More than 50 years ago, Dr. Martyn Lloyd-Jones preached, “What this world needs more than anything else is personal knowledge of the true character of God. Our basic problem is a profound ignorance of God’s character.”

If anything, those words are truer today than ever before—a profound ignorance of the character of God. Tragically, this is true even in many churches that call themselves “Christian.”

Too many Christians have bought into the lie that God is a creation of our psychological state, and that we can pick and choose what parts of God we like and leave out whatever makes us feel uncomfortable. Too many Christians have bought into the lie that religion begins and ends with ourselves, that God is about “meeting my needs and the needs of my family.”

The names of God in the Bible do not allow us this fantasy. God’s names in the Bible do not result from philosophical speculation but are the names God gives to Himself. They reveal His true being. They shatter our ignorance. They remind us that He makes us, we don’t make Him.

God reveals who He is through His names because He wants us to experience Him. He wants us to “taste and see that the Lord is good.” God is always greater than what we think of Him. If we are attracted to the God of love and grace, we must also experience the holy and righteous God who hates and judges our sin. We must also experience the God who demands our total submission to Him. In our present culture, these truths cause discomfort even in the church.
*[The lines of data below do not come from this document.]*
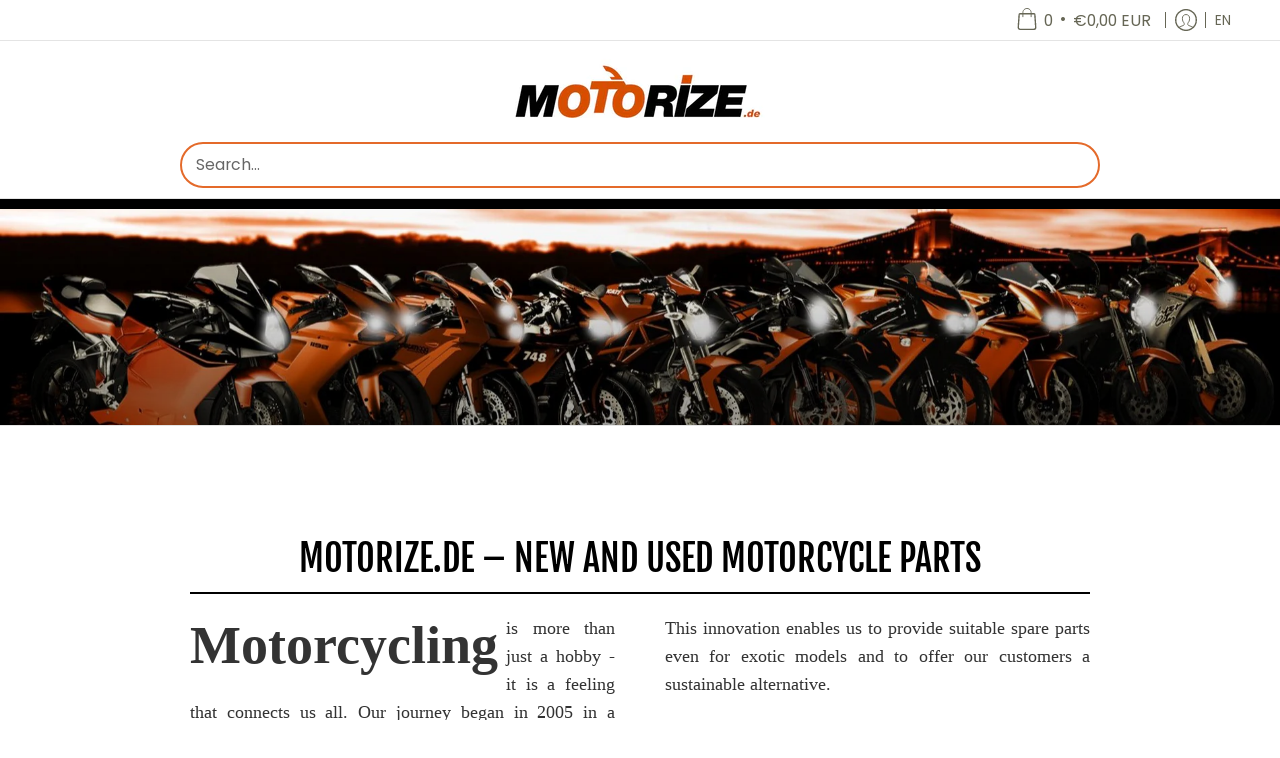

--- FILE ---
content_type: text/javascript
request_url: https://motorize.de/cdn/shop/t/3/assets/script.video.js?v=162568231048149714071731620445
body_size: 289
content:
function Video(container){var sectionId=container.getAttribute("data-section-id"),typ=container.getAttribute("data-type"),vid=container.getAttribute("data-video"),vP=document.getElementById("vid-"+sectionId),vB=document.getElementById("video-"+sectionId);if(vB){var vBv=vB.querySelector("video"),vBi=vB.querySelector("img");let lastKnownScrollPosition=0,ticking=!1;if(vBv){let vidPlay2=function(){isInViewport(vB)?vBv.play():vBv.pause()};var vidPlay=vidPlay2;vBv.classList.add("loaded");var isInViewport=function(e){var eT=e.getBoundingClientRect().top+window.pageYOffset,eB=eT+e.offsetHeight,vT=window.scrollY,vB2=vT+window.innerHeight;return eB>vT&&eT<vB2};setInterval(function(){theme.scrolling&&(lastKnownScrollPosition=window.scrollY,ticking||(window.requestAnimationFrame(function(){vBv&&vidPlay2(),ticking=!1}.bind(this)),ticking=!0))},300)}else vBi&&vBi.classList.add("loaded")}if(vP){const m=document.querySelector("#video-"+sectionId),mc=m.querySelector(".modal-container"),y=m.querySelector(".youtube-container"),aB=document.getElementById("ajaxBusy");if(!typ=="youtube"||!typ=="vimeo")return;if(typ=="youtube")var video="https://www.youtube.com/embed/"+vid+"?autoplay=1&amp;rel=0&amp;controls=0&amp;showinfo=0";else if(typ=="vimeo")var video="https://player.vimeo.com/video/"+vid+"?autoplay=1&amp;title=0&amp;byline=0&amp;portrait=0";vP.onclick=e=>{const i=document.createElement("iframe");i.setAttribute("width","560"),i.setAttribute("height","315"),i.setAttribute("src",video),i.setAttribute("frameborder","0"),i.setAttribute("allow","autoplay"),i.setAttribute("allowfullscreen","");try{MicroModal.show("video-"+sectionId,{onShow:function(modal){y.appendChild(i),m.classList.add("loaded"),mc.classList.add("loaded"),aB.style.display="block",document.body.classList.add("modal-active")},onClose:function(modal){setTimeout(function(){m.classList.remove("loaded"),document.body.classList.remove("modal-active"),i.remove()},250),mc.classList.remove("loaded"),aB.style.display="none"}})}catch(e2){console.log("micromodal error: ",e2)}}}}document.addEventListener("Section:Loaded",function(myFunction){let sectionContainer=event.detail;sectionContainer.dataset.sectionType==="video"&&Video(sectionContainer)}),sectionEvents.forEach(function(sectionEvent){let sectionContainer=sectionEvent.detail;sectionContainer.dataset.sectionType==="video"&&!sectionContainer.classList.contains("ignore")&&(Video(sectionContainer),sectionContainer.classList.add("ignore"))});
//# sourceMappingURL=/cdn/shop/t/3/assets/script.video.js.map?v=162568231048149714071731620445


--- FILE ---
content_type: text/javascript
request_url: https://motorize.de/cdn/shop/t/3/assets/mz-search.js?v=86431468707710478141767631882?v=1768916642
body_size: 774
content:
document.addEventListener("DOMContentLoaded",()=>{const input=document.querySelector("#mz-search-input")||document.querySelector(".mz-search-input")||document.querySelector('header input[type="search"]')||document.querySelector('header form[action*="/search"] input[name="q"]');if(!input)return;const i18n=window.MZ_SEARCH_I18N||{},T=(key,fallback)=>typeof i18n[key]=="string"&&i18n[key].trim()?i18n[key]:fallback,placeholder=T("placeholder","Suche\u2026");(!input.getAttribute("placeholder")||String(input.getAttribute("placeholder")).includes("Translation missing"))&&input.setAttribute("placeholder",placeholder);const root=window.Shopify&&Shopify.routes&&Shopify.routes.root?Shopify.routes.root:"/";let results=document.getElementById("search-results");results||(results=document.createElement("div"),results.id="search-results",document.body.appendChild(results));function positionResults(){const r=input.getBoundingClientRect();results.style.position="absolute",results.style.left=window.scrollX+r.left+"px",results.style.top=window.scrollY+r.bottom+8+"px",results.style.width=r.width+"px",results.style.display="block"}function hideResults(){results.style.display="none",results.innerHTML=""}let tId=null;const debounce=(fn,wait=250)=>(...args)=>{clearTimeout(tId),tId=setTimeout(()=>fn(...args),wait)};function escapeHtml(s){return String(s||"").replace(/[&<>"']/g,m=>({"&":"&amp;","<":"&lt;",">":"&gt;",'"':"&quot;","'":"&#039;"})[m])}function render({collections=[],products=[]}){const collectionsLabel=T("collections","Kategorien"),productsLabel=T("products","Produkte"),noResults=T("no_results","Keine Treffer.");let html='<div class="mz-search-dropdown">';collections.length&&(html+=`<div class="mz-search-section"><div class="mz-search-title">${escapeHtml(collectionsLabel)}</div><ul>`,collections.forEach(c=>{html+=`<li><a href="${c.url}">${escapeHtml(c.title)}</a></li>`}),html+="</ul></div>"),products.length&&(html+=`<div class="mz-search-section"><div class="mz-search-title">${escapeHtml(productsLabel)}</div><ul>`,products.forEach(p=>{const img=p.img?`<img src="${p.img}" alt="" width="40" height="40" loading="lazy">`:"";html+=`<li><a href="${p.url}">${img}<span>${escapeHtml(p.title)}</span></a></li>`}),html+="</ul></div>"),!collections.length&&!products.length&&(html+=`<div class="mz-search-empty">${escapeHtml(noResults)}</div>`),html+="</div>",results.innerHTML=html,positionResults()}async function fetchSuggest(q){const url=`${root}search/suggest.json?q=${encodeURIComponent(q)}&${encodeURIComponent("resources[type]")}=${encodeURIComponent("product,collection")}`,res=await fetch(url,{credentials:"same-origin",cache:"no-store"});if(!res.ok)throw new Error("HTTP "+res.status);const data=await res.json(),layer=data&&data.resources&&(data.resources.results||data.resources)||data||{},rawProducts=layer.products||[],rawCollections=layer.collections||[],products=rawProducts.slice(0,10).map(p=>({title:p.title||p.fields&&p.fields.title||"",url:p.url||p.url_with_variant||"",img:p.featured_image&&(p.featured_image.url||p.featured_image)||p.image&&(p.image.url||p.image)||""})),collections=rawCollections.slice(0,10).map(c=>({title:c.title||c.fields&&c.fields.title||"",url:c.url||""}));return{products,collections}}async function doSearch(q){results.style.display="block",results.innerHTML=`<div class="mz-search-loading">${escapeHtml(T("searching","Suche\u2026"))}</div>`,positionResults();try{const out=await fetchSuggest(q);render(out)}catch(e){console.error("MZ search error:",e),render({collections:[],products:[]})}}input.addEventListener("input",debounce(()=>{const q=input.value.trim();if(q.length<2)return hideResults();doSearch(q)},250)),input.addEventListener("focus",()=>{const q=input.value.trim();q.length>=2&&doSearch(q)}),window.addEventListener("scroll",()=>{results.style.display==="block"&&positionResults()},{passive:!0}),window.addEventListener("resize",()=>{results.style.display==="block"&&positionResults()}),document.addEventListener("click",ev=>{ev.target!==input&&(results.contains(ev.target)||hideResults())}),input.addEventListener("keydown",e=>{e.key==="Escape"&&hideResults()})});
//# sourceMappingURL=/cdn/shop/t/3/assets/mz-search.js.map?v=86431468707710478141767631882%3Fv%3D1768916642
When we adapt God to our own desires and dreams, we cannot experience a true relationship with Him. True relationship with anyone is impossible with fantasies about that person, even more so with God. Whenever we leave something out of God’s character, we experience less of Him, not more. We know less of His love and grace. We know less of His power. In the end, He becomes remote and impotent to us, and we trust Him less, not more.

In today’s world, a remote God is the last thing we need. With all its confusion and turmoil, the world looms large, and God appears small and ineffective even to many Christians, unable to help them overcome daily problems of raising families, deal with health issues, find hope in turbulent electoral politics, face the prospect of death.

God is pleased to reveal hundreds of names of Himself in the Bible. The multiplicity of God’s names in scripture reveal how great He really is—and how little we truly know Him. The multiplicity of His names also demonstrate God’s continuing and patient invitation to us to know Him better.

When we allow Him to surround and embrace us with who He really is, and not who we want Him to be, we discover joy in the midst of sorrow, peace in the midst of war, opportunities in the midst of obstacles, accomplishment in the midst of mundane toil.

The multiplicity of God’s names speak of the greatness of God. Let us proclaim this great God to a fragmented world and anticipate His promise of that day when “the earth will be filled with the knowledge of the glory of the Lord, as the waters cover the sea.”